PASSAGE PROVIDED
• • • •

The (4,5)-cages has 19 vertices, and there is a unique cage called the Robertson graph. The automorphism group of the Robertson graph has size 24 and it has 3 orbits of size 3, 4 and 12 respectively.
There are precisely 4 (5,5)-cages on 30 vertices. Unfortunately the descriptions in Wong's survey AND Brouwer, Cohen and Neumaier's book are both incorrect.
The first (5,5)-cage (in our listing) is the Robertson-Wegner graph, which has an automorphism group of size 120. Brouwer gives a nice new description of it in the errata for their book. The Robertson-Wegner graph has 2 orbits, of sizes 10 and 20 respectively. In Wong's survey it is presented as Figure 5, whereas it is actually isomorphic to the graph in Figure 4.
The second (5,5)-cage is a graph induced by 3 pentagons and 3 pentagrams in the 5 pentagon + 5 pentagram description of the Hoffman-Singleton graph. This graph has an automorphism group of size 20 with four orbits of sizes {5,5,10,10}. In Wong's survey it is presented as Figure 4, whereas it is actually isomorphic to the graph in Figure 5.
The third (5,5)-cage is a graph constructed by Foster, with an automorphism group of size 30 and orbit sizes {15,15}. It is given in Wong's survey as Figure 6.
The fourth (5,5)-cage has an automorphism group of order 96 and two orbits of length {6,24}. It was first claimed by Yang and Zhang in 1989 that this completed the collection of (5,5)-cages, and this has since been reconfirmed by Markus Meringer's genreg program.
The presentations for the first three (5,5)-cages are those given in Wong's survey, and the fourth is an arbitrary representative.
There is a unique (6,5)-cage on 40 vertices, obtained by deleting a pentagon and a pentagram from the Hoffman-Singleton graph. It has an automorphism group of size 480 and is transitive.
There is a unique (7,5)-cage on 50 vertices, namely the Hoffman-Singleton which is a Moore graph. It is a transitive graph with an automorphism group of size 252000. The presentation given here is the 5 pentagon + 5 pentagram description from Wong's paper. So vertices {0..4} are the first pentagon, {5..9} the first pentagram, {10..14} the second pentagon etc.

• • • •

PROVIDED MATERIAL
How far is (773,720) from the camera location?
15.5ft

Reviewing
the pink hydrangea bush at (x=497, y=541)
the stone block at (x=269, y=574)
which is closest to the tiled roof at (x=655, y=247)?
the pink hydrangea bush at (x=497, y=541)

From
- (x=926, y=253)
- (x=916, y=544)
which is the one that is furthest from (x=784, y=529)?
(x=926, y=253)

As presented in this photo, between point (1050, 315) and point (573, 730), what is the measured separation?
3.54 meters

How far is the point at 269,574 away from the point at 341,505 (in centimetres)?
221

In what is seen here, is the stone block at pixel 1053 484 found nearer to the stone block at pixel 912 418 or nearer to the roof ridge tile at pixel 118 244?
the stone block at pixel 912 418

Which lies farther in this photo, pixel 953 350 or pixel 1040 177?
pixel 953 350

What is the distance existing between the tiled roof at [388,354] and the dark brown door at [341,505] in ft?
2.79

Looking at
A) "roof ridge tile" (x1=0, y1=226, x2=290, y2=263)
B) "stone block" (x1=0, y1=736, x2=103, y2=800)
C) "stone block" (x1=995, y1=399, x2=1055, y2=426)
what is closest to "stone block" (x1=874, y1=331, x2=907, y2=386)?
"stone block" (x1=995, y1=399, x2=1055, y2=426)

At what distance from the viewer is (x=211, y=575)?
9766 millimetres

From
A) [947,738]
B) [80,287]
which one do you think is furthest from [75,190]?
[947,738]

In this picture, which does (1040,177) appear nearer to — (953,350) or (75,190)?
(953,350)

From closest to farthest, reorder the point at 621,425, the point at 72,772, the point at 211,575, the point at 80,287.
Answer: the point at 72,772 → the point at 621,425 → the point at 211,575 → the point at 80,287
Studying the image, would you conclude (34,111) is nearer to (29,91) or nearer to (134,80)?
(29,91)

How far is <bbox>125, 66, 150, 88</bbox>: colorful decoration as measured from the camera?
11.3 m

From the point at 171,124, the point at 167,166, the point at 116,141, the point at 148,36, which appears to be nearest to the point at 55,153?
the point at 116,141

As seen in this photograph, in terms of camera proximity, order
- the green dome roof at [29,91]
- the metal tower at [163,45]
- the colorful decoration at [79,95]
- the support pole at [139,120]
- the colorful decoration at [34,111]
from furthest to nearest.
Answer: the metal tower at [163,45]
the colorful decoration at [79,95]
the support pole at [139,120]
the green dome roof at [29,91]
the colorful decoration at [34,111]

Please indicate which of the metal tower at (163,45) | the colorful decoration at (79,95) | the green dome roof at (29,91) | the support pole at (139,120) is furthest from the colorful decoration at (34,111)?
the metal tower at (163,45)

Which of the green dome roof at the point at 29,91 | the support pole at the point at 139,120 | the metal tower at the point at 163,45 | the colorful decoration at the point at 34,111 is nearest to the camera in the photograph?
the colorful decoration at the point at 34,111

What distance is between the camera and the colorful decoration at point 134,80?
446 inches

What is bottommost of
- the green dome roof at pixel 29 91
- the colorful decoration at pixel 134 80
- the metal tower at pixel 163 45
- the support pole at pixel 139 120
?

• • • •

WHAT YOU WILL DO
• 1. List the automorphism group sizes of all four (5,5)-cages described in the passage on cages.
• 2. Please rewrite the passage on cages from the words "The second (5,5)-cage" through the words "Meringer's genreg program.", replacing "Foster" with "Robertson".
The data has no connection to the passage on cages.

SOLUTIONS TO THE TASKS
• 1. 120, 20, 30, 96

• 2.
The second (5,5)-cage is a graph induced by 3 pentagons and 3 pentagrams in the 5 pentagon + 5 pentagram description of the Hoffman-Singleton graph. This graph has an automorphism group of size 20 with four orbits of sizes {5,5,10,10}. In Wong's survey it is presented as Figure 4, whereas it is actually isomorphic to the graph in Figure 5.
The third (5,5)-cage is a graph constructed by Robertson, with an automorphism group of size 30 and orbit sizes {15,15}. It is given in Wong's survey as Figure 6.
The fourth (5,5)-cage has an automorphism group of order 96 and two orbits of length {6,24}. It was first claimed by Yang and Zhang in 1989 that this completed the collection of (5,5)-cages, and this has since been reconfirmed by Markus Meringer's genreg program.